Do you ever wonder how seriously the Georgian creators of monumental gardens took all their temples to the gods, their statues and sacred groves? They had all grown up with the classics at school, may have gone on Grand Tours to Rome and come home with dreams of Arcadia, or at least the Campagna. But what are gardens for in real life? To entertain your friends, show off and have fun. Imagine the conversations – ‘I bet that cost you a bob or two’. Perhaps a Latin tag, and then ‘I rather fancy her; reminds me of ….’

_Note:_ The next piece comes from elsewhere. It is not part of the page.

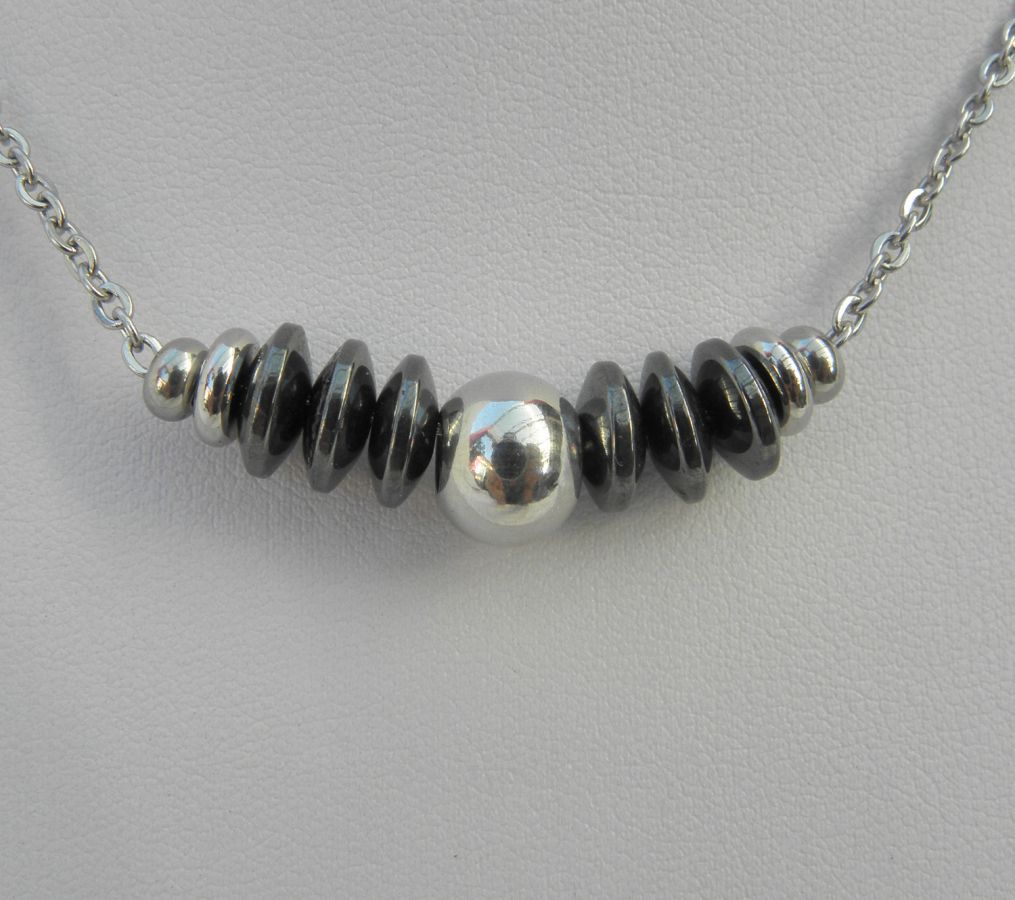 Collier homme avec pierres en hématite et perle en acier inoxydable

Why such profane thoughts? I’m reading the prospectus for one of the most famous French 18th century gardens, written by its designer, a military engineer and man-about-the-salons who called himself Carmontelle. In the 1770s he was commissioned by the royal duc de Chartres, the king’s nephew, to design and build a park or pleasure ground for him at Monceau, just northwest of the centre of Paris. Carmontelle was a wit; irony was his trade mark. It is easy to think he was pulling energetically at his patron’s leg;. he stuffed it so full of follies.. His brochure takes it all very seriously, discussing the key viewpoints to survey a bizarre, to modern eyes rather ridiculous, assortment of pavilions and sham ruins, bridges, columns, temples, cascades, water- and wind-mills, Turkish tents, an Isle of Sheep, a wood full of tombs, arcades, an Italian vineyard and a Naumachia, or theatre for mock sea-battles, all scattered around artificial lakes and streams, over an area of flat land with no natural elevations, no prospect beyond this crazy Disneyland. The present Parc Monceau is just a surviving fragment. Twenty luxurious engravings with solemn captions were sold to be framed (hence the brochure). But if you read Carmontelle’s Introduction he rather gives the game away.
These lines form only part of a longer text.